4. You are creating a data model for a MySQL database. You identify the entities that you found in
the business rules. You then group those entities into categories of related data. What step
should you take next?
After identifying and grouping entities, the subsequent step involves defining the connections between these entities. This includes specifying the nature of their relationships (such as one-to-one, one-to-
many, or many-to-many) and implementing foreign keys to uphold these connections. For instance, if we have entities like "Customers" and "Orders," we would establish a one-to-many relationship where each order is associated with a single customer.
5.
How are many-to-many relationships implemented in MySQL?

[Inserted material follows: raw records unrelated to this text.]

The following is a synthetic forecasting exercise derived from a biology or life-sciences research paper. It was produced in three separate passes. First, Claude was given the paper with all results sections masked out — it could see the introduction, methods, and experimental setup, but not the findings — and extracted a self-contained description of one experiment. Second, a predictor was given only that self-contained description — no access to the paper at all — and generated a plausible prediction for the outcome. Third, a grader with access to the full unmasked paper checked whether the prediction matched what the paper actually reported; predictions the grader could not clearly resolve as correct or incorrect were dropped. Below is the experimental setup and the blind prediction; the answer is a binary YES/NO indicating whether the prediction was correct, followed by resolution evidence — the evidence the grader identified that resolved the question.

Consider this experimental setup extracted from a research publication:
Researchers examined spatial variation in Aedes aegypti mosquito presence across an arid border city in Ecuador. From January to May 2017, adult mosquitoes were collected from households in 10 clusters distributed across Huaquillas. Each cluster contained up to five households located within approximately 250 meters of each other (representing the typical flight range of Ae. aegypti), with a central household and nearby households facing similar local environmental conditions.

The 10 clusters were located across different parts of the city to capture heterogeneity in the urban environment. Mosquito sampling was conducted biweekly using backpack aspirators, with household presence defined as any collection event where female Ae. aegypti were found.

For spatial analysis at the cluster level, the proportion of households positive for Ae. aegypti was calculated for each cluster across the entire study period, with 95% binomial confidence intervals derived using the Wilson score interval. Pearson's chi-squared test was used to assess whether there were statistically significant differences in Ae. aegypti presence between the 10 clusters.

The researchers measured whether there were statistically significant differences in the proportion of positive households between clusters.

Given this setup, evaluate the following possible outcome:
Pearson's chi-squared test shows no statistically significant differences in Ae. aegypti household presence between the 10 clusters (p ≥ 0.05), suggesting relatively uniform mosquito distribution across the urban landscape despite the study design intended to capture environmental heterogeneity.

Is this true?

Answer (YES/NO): NO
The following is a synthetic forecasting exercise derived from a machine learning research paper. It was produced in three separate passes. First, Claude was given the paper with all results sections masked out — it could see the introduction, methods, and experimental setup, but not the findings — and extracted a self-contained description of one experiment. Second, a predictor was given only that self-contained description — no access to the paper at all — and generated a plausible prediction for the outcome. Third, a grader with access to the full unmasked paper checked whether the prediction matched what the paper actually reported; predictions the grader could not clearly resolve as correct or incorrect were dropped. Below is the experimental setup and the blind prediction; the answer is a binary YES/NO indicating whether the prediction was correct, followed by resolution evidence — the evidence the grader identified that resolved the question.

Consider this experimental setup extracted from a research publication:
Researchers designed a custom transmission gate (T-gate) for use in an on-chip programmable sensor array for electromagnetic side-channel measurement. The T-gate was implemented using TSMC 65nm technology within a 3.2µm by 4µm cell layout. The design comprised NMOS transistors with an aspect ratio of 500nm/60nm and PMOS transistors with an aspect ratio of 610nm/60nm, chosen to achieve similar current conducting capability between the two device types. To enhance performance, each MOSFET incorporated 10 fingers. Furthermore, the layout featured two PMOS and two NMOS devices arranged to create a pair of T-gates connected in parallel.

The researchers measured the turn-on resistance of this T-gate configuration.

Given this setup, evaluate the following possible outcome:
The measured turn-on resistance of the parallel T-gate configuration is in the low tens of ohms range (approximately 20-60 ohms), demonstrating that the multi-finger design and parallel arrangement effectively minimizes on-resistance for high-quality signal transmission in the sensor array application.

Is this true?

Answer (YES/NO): YES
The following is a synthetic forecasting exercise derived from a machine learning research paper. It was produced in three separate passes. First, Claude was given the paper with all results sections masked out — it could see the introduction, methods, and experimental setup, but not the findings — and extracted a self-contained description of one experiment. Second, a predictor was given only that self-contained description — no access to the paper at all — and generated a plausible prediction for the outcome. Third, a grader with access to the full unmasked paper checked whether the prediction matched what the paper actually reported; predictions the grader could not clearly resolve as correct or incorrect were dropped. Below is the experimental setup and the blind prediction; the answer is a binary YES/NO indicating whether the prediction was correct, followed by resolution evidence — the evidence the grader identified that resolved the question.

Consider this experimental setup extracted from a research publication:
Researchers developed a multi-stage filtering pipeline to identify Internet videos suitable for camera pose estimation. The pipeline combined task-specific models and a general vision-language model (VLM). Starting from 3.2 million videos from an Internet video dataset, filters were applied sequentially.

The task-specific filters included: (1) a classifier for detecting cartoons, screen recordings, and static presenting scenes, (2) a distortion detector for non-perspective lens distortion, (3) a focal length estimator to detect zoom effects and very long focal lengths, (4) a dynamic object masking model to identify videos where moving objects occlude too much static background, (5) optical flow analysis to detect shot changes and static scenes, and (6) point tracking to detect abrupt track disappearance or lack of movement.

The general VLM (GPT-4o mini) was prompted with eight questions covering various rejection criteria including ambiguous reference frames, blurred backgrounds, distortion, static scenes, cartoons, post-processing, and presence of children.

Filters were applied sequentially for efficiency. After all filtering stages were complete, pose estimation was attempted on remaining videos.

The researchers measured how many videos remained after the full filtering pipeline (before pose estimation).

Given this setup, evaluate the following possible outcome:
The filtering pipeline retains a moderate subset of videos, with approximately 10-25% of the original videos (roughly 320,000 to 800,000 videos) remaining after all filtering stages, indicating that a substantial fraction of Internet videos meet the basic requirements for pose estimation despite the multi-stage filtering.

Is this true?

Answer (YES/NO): NO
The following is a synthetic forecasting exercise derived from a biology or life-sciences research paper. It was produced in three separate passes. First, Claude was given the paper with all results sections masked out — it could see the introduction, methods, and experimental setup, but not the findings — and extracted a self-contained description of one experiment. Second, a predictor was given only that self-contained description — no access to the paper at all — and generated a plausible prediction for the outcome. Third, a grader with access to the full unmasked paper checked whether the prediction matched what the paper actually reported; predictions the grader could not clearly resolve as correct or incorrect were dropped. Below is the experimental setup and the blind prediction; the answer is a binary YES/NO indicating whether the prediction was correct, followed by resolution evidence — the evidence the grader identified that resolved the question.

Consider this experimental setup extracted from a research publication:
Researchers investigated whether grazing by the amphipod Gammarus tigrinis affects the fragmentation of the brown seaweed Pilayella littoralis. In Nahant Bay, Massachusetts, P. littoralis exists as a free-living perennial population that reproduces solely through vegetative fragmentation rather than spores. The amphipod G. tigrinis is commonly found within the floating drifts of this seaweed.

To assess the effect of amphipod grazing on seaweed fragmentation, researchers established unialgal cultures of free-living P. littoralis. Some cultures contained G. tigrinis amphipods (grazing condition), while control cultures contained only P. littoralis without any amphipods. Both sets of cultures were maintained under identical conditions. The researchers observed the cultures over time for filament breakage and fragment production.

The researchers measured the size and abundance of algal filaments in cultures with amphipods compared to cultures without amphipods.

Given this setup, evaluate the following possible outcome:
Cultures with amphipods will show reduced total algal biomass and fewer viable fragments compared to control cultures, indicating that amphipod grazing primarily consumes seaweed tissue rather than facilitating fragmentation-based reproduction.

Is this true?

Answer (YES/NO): NO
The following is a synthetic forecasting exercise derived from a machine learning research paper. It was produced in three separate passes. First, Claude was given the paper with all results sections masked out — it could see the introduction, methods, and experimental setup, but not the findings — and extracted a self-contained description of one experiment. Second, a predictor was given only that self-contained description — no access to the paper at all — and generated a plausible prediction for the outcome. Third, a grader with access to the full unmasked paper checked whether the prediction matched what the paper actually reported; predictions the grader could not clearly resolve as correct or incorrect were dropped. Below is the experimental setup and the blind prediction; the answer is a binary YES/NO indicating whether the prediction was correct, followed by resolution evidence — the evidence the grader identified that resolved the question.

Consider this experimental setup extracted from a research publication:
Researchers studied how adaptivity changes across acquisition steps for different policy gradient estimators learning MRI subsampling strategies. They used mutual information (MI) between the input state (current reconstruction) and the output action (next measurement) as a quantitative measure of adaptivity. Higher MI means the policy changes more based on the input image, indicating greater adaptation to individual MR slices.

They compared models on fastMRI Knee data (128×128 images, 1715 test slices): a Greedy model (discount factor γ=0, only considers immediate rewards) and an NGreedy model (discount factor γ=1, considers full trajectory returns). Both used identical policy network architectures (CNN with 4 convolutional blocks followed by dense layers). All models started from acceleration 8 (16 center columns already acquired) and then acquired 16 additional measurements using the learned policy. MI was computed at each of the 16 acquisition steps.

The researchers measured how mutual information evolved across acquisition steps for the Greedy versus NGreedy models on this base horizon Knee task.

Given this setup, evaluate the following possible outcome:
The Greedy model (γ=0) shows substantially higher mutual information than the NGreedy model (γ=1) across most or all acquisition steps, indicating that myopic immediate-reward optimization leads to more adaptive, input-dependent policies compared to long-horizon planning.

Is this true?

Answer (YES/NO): NO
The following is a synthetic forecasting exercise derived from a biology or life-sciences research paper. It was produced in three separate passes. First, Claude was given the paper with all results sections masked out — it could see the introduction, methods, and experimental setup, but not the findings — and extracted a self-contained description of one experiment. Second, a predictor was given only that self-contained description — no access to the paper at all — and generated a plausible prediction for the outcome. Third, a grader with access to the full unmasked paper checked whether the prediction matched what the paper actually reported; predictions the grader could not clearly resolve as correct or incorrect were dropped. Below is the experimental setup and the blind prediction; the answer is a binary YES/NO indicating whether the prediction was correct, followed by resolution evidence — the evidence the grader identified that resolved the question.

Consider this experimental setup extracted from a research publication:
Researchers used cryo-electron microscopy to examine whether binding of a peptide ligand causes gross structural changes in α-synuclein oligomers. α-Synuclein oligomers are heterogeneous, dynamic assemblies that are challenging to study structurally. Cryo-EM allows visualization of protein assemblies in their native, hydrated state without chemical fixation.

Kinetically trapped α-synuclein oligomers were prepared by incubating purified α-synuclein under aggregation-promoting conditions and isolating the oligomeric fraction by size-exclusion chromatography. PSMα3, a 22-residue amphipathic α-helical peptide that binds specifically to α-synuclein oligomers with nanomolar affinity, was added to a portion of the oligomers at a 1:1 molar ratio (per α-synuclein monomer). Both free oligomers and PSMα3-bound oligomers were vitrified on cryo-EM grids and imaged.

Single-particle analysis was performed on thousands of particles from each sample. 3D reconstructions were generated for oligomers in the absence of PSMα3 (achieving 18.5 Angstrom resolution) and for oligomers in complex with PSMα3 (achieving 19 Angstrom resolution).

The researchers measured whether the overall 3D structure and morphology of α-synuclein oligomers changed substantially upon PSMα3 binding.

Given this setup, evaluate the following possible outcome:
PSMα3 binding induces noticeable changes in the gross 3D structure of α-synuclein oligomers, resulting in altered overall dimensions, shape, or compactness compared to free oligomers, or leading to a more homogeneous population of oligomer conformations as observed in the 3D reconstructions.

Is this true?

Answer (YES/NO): NO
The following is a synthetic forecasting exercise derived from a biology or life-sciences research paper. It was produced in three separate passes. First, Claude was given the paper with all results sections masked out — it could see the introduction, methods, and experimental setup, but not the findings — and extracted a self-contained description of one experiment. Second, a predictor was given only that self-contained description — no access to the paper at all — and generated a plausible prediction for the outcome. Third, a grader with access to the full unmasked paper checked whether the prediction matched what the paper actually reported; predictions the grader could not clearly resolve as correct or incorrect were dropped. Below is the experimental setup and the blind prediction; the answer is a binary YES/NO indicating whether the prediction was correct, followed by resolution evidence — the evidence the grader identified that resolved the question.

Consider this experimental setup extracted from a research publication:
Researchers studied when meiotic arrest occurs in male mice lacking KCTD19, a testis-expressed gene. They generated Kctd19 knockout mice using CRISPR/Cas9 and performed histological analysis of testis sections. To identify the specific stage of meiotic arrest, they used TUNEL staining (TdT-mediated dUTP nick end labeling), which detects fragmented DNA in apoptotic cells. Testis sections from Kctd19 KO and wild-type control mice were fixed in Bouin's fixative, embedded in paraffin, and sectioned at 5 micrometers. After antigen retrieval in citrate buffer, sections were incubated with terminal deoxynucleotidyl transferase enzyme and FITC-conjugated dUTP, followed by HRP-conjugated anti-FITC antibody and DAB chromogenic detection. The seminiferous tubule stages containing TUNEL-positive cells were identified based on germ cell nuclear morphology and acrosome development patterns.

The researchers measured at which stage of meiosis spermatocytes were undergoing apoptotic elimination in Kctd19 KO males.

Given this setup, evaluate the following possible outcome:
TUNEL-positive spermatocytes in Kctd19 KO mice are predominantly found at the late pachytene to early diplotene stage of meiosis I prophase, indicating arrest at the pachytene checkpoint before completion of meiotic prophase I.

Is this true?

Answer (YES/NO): NO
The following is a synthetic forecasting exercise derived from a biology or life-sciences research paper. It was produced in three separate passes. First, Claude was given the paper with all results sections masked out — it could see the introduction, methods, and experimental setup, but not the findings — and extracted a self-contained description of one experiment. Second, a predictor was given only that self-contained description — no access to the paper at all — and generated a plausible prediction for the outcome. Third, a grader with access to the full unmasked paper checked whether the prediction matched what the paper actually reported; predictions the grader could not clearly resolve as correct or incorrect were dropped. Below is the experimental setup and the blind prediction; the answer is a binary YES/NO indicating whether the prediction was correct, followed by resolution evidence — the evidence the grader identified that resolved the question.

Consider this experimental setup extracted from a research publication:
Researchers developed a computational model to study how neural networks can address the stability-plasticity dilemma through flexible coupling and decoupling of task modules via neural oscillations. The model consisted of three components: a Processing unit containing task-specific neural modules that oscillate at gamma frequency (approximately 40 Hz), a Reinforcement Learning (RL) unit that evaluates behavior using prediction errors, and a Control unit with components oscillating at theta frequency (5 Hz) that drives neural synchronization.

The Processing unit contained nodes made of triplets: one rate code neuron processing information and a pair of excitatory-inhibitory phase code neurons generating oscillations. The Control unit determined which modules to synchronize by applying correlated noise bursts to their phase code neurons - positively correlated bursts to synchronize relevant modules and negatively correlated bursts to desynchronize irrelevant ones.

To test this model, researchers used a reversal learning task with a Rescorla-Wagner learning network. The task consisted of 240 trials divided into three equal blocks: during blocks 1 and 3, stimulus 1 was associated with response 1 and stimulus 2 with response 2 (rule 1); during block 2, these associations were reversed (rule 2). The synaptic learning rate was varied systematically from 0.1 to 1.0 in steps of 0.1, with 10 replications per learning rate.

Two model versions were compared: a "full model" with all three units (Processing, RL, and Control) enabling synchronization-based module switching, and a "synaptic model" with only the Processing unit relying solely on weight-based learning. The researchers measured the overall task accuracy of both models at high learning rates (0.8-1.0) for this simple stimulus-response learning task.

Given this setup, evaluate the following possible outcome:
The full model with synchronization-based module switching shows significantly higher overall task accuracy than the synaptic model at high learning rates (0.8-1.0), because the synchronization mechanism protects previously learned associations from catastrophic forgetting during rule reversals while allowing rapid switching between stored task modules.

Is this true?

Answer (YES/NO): NO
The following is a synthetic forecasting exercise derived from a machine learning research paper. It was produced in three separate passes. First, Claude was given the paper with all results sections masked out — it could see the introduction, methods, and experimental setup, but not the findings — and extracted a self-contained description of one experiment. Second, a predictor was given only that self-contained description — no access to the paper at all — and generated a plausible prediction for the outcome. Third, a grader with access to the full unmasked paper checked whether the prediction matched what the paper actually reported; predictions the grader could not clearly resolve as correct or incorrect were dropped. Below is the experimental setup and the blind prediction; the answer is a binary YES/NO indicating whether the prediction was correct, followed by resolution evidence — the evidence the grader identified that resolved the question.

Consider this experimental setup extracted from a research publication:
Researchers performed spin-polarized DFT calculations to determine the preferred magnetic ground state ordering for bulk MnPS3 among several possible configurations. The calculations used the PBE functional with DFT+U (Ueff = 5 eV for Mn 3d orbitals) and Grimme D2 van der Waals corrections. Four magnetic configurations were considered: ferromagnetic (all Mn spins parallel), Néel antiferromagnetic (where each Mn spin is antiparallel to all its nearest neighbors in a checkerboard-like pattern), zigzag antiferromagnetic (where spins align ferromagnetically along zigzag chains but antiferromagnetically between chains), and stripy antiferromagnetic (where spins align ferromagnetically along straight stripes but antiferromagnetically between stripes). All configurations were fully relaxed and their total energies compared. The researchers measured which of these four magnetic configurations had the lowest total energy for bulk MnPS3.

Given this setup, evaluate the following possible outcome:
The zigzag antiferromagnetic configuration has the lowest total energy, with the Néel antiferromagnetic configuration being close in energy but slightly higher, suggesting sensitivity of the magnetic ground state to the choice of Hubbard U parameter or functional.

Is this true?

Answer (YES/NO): NO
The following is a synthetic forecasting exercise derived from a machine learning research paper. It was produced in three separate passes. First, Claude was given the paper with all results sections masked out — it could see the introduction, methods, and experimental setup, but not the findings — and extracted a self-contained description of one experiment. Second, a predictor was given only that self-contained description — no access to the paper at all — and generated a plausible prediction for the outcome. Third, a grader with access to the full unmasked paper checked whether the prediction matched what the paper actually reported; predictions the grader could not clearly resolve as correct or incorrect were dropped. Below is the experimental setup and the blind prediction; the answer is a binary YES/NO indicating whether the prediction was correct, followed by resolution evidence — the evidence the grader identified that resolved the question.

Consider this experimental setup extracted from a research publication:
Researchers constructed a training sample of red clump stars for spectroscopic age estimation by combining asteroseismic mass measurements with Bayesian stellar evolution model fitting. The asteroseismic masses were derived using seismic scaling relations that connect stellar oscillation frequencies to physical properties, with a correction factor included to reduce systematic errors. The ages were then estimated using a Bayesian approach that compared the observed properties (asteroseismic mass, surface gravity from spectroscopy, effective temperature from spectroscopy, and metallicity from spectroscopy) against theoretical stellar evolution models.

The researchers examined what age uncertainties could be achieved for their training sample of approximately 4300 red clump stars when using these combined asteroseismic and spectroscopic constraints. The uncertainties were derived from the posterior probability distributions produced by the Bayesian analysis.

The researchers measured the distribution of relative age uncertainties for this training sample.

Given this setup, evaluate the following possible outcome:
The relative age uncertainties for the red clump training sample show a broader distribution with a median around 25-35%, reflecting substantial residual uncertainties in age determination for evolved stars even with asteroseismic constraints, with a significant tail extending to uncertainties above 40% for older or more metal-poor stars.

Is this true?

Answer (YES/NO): NO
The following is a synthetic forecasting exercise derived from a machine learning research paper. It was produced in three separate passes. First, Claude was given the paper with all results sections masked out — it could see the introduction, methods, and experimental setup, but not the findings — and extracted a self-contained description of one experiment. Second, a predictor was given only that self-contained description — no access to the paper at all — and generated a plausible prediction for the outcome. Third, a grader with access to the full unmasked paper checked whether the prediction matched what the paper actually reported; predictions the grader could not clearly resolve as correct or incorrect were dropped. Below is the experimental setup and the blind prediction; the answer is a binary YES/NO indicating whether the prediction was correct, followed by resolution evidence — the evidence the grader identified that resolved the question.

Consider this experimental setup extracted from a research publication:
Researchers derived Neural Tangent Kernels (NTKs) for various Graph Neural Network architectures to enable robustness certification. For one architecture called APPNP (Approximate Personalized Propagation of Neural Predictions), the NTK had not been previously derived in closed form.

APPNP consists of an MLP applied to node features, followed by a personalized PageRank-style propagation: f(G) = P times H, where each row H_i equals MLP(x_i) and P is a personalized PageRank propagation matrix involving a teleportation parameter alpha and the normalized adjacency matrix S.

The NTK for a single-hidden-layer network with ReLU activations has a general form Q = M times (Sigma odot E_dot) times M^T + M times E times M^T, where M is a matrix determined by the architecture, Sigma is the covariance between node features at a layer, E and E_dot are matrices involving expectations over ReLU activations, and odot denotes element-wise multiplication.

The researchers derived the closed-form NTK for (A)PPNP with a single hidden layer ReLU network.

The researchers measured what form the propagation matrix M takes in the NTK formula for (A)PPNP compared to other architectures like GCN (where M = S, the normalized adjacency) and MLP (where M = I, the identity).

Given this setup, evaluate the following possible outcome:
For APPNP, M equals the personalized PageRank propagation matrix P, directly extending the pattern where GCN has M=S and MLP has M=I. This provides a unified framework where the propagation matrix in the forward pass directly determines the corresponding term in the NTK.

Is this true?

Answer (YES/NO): YES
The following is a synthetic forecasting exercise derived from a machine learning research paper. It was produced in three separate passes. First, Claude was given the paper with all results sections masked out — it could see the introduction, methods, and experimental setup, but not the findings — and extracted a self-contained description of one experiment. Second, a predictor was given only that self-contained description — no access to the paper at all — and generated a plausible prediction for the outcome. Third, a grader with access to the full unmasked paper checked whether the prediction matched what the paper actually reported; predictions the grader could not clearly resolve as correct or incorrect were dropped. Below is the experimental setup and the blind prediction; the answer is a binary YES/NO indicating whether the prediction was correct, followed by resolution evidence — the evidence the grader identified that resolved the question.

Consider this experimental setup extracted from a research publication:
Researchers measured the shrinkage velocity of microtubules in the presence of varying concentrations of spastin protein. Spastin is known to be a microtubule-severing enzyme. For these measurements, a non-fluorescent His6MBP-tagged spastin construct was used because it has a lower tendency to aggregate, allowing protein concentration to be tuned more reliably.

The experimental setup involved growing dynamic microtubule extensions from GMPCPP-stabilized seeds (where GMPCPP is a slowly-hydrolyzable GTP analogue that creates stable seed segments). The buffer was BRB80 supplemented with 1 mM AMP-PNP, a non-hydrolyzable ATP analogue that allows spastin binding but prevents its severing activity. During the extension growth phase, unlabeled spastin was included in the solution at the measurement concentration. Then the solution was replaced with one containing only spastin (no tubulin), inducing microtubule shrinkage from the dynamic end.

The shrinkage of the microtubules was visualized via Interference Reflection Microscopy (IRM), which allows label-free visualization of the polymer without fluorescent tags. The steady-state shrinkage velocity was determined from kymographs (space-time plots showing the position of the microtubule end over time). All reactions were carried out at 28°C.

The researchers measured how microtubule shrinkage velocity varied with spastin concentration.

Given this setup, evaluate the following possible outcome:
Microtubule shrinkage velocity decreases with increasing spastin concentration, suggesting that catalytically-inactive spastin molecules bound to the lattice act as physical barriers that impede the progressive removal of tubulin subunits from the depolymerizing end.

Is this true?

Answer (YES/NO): YES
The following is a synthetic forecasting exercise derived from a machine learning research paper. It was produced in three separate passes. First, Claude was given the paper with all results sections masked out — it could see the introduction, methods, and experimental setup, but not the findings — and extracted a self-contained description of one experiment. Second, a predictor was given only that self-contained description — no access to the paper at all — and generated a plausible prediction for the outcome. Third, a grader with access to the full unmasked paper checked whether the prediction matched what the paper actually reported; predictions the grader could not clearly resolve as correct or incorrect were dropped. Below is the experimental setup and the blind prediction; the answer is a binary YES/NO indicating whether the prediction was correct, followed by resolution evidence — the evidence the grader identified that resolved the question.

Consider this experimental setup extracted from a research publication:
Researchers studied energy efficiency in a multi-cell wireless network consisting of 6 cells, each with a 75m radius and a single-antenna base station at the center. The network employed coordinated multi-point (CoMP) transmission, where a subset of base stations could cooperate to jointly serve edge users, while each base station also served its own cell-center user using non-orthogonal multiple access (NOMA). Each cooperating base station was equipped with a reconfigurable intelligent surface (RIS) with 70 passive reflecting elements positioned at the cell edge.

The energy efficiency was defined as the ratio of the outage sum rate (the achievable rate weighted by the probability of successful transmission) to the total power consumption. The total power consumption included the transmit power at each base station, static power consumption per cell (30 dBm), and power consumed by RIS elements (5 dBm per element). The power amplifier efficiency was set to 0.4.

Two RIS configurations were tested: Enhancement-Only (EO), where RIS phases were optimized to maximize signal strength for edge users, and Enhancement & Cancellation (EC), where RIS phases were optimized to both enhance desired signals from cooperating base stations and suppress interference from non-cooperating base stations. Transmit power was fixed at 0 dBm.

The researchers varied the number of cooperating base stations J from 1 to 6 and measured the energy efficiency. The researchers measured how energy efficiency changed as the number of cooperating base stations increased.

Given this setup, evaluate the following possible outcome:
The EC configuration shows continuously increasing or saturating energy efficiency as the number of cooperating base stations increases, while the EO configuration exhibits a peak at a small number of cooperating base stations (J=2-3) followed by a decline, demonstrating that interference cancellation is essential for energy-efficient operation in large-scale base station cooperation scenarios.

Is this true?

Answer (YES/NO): NO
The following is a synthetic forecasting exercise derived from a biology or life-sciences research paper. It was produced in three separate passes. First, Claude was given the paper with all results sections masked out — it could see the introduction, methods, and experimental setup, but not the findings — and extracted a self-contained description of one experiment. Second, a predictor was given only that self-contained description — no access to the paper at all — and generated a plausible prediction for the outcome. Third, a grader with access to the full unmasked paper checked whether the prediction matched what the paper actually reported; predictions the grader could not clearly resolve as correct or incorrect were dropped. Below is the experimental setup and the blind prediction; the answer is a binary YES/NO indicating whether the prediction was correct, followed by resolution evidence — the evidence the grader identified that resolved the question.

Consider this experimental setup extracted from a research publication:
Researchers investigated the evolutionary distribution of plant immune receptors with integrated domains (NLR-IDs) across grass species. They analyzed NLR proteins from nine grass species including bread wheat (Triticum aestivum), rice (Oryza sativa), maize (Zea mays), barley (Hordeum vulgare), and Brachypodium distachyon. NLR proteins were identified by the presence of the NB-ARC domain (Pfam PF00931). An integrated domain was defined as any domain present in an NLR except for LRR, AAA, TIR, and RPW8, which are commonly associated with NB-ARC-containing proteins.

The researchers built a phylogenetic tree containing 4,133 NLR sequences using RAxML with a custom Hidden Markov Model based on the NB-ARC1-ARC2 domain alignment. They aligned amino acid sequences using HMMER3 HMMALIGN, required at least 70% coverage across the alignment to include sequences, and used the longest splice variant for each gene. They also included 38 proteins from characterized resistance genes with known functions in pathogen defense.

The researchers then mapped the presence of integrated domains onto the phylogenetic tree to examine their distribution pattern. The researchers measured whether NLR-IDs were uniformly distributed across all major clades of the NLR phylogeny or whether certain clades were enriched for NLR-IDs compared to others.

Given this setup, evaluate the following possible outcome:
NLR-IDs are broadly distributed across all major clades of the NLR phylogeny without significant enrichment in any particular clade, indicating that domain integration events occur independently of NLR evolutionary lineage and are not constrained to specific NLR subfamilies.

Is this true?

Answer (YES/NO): NO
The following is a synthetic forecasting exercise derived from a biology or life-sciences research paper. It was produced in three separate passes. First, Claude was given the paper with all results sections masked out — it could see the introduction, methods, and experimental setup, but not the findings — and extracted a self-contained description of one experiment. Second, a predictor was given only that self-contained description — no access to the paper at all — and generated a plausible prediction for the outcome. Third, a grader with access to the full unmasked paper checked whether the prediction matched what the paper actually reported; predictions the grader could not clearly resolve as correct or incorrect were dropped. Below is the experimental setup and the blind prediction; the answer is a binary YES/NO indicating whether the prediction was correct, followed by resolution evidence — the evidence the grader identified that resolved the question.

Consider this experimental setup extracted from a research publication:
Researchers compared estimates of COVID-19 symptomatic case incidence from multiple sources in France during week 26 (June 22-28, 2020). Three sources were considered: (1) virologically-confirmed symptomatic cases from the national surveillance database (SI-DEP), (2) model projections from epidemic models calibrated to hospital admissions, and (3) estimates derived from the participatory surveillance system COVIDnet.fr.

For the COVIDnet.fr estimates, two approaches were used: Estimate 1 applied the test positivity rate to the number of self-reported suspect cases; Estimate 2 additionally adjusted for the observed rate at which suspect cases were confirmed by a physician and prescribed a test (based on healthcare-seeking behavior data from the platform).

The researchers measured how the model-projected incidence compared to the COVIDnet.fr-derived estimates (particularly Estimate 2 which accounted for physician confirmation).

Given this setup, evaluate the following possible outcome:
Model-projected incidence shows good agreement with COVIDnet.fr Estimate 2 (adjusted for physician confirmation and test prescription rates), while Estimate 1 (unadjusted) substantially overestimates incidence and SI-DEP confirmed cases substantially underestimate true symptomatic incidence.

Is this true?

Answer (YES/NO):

In MySQL, many-to-many relationships are commonly implemented through a junction table. For instance, in a library database where books may have multiple authors and authors can contribute to multiple books, we'd create three tables: "Books," "Authors," and a junction table like "BooksAuthors." This junction table would include columns such as "BookID" and "AuthorID," facilitating the many-to-
many relationship between books and authors. Each entry in this table signifies a connection between a book and an author.
DMDD HW-1
Part 3. Solution:
1. Create an SQL statement that exports data from the Produce table to a text file named Apples.txt. The file should be saved to the folder associated with the test database. The rows exported should include only the ProdName, Variety, and InStock columns and only those rows that contain a ProdName value of Apples. The exported data should be copied to the text file in a default format.
Solution:
SELECT
ProdName, Variety, InStock
INTO OUTFILE '/path/to/test_database_folder/Apples.txt'
FIELDS TERMINATED BY '\t' LINES TERMINATED BY
'\n'
FROM
Produce
WHERE
ProdName = 'Apples';
2. Create an SQL statement that exports data from the Produce table to a text file named Oranges.txt. The file should be saved to the folder associated with the test database. The rows exported should include only the ProdName, Variety, and InStock columns and only those rows that contain a ProdName value of Oranges. The exported data should be copied to the text file in a default format, except that the fields should be terminated by a comma (,) and should be enclosed by an asterisk (*).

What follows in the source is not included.